Zeppelina C. acostada. Parpadeaba llamando a la consciencia total. No sé qué hacía yo ahí, había estado hablando con el vecino. Yo sí le entendía a “Babel” al menos en ese momento. Y había tocado una de esas famosas Sonatas en Do Mayor de Mozart. Son todas exactamente iguales. Y ya que estoy acá te lo digo Zeppelina C. ¿Sabés por qué son todas iguales? Me miró y levantó los hombros. Porque son lo más parecido a la perfección, que algunos creen incluso perfecta. Dado este nivel “ideal” de todo. Lo único que queda como opción es repetirse y repetirse todo el tiempo. Tal vez por eso le dicen “Babel”. Dice lo mismo distinto. Demasiado pedir que lo entiendan para mucha gente. Como sea “Babel” compra cosas importadas. No es tan pobre y… tiene futuro. No como nosotros.
Si te digo que no hay misterio, no hay misterio, no accionamos. Si no accionamos, no vivimos. Si no vivimos, en realidad esto pasó y por eso el vidrio está empañado. Me ahorra descripciones que desconozco.
“Se va a acabar el mundo. Yo sé lo que les digo, se aproxima el fin del mundo”.
Estoy harto pero harto de las libertinas galas. Y al mismo tiempo no puedo dejar eso. No puedo dejarlo.

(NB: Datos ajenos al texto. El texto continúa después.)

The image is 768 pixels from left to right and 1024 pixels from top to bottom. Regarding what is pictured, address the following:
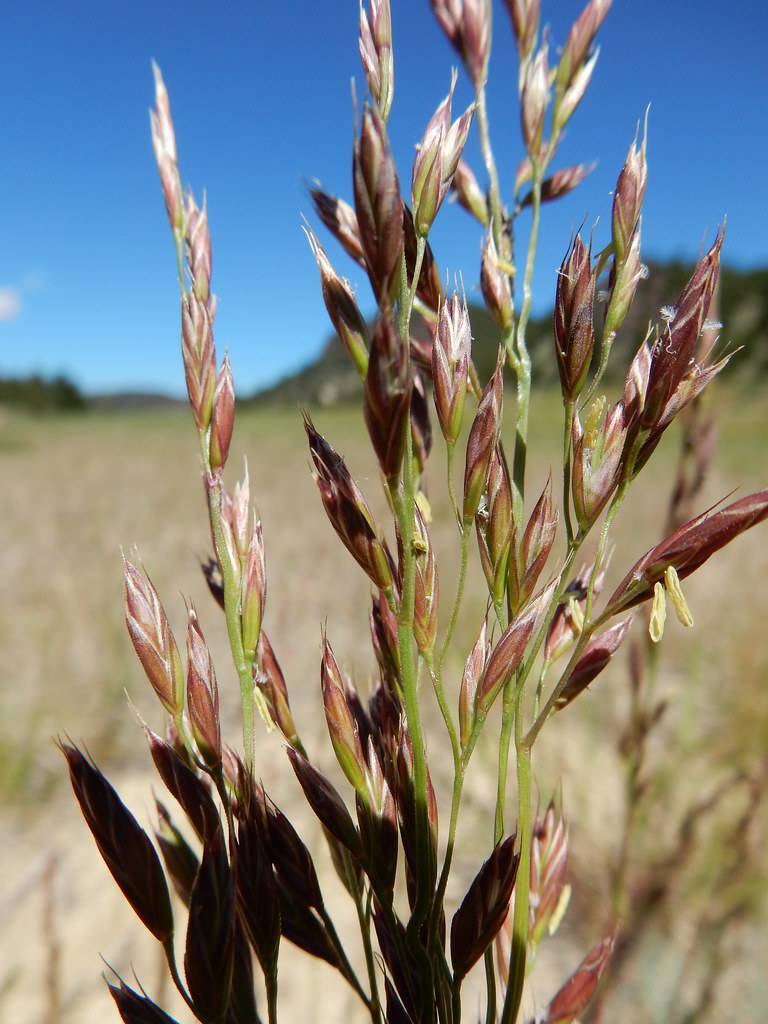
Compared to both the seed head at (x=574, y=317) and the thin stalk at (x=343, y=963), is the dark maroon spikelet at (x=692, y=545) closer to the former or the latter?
the seed head at (x=574, y=317)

Natalia golpea la puerta de la casa que alguna vez fue.
John Cage entró en la cámara anecoica, escuchó dos sonidos. Supuestamente ahí había un silencio profundo. Una suerte de Oblivion de la realidad. Sin embargo le dijo al ingeniero a cargo. “Escucho dos sonidos”. Claro, le replicó el técnico a cargo. Uno lo produce su sistema nervioso y el otro es su sangre circulando, el segundo sonaría más grave. Cage había ido a un lugar donde esperaba escuchar el silencio total y no lo encontró, intentaba anular la realidad. Entonces se dio cuenta que el silencio no existe: "Hasta que yo muera habrá sonidos. Y ellos seguirán después de mi muerte. Uno no tiene que temer sobre el futuro de la música.
El tipo no tenía que ir a Harvard para entender eso. En la mesa tenía el libro de histología. El tejido era un tema de turno. Quería salir a tomar algo de aire, y ¿qué más podía esperar en un día soleado? Hoy sí es presente. Presente diurno para algunos que toman Rescue homeopático y creen en las flores de Bach. Tengo ganas de hablar con “Babel”, los sueños de Zeppelina C. siempre eran agitados. Parecía una Valdemar india. Su respiración bajo las sábanas sostenía irregular. Si soy sincero podía quedarme meses viendo esos minutos. De todos modos el infinito es invisible a los relojes. ¿No colecciona ritmos? Solía coleccionar collares hechos con pequeños huesos.
Venía “Babel”, se acercaba desde un lejos no tan lejos. Las veredas no son nuevas. Tenía un pañuelo en la nariz. Tosía o algo parecido. Me hizo reír. No sé bien por qué. Pero no había reído en siglos y no recordaba bien cómo hacerlo. Creo que por el centro de ese lugar, pusieron un bar chico.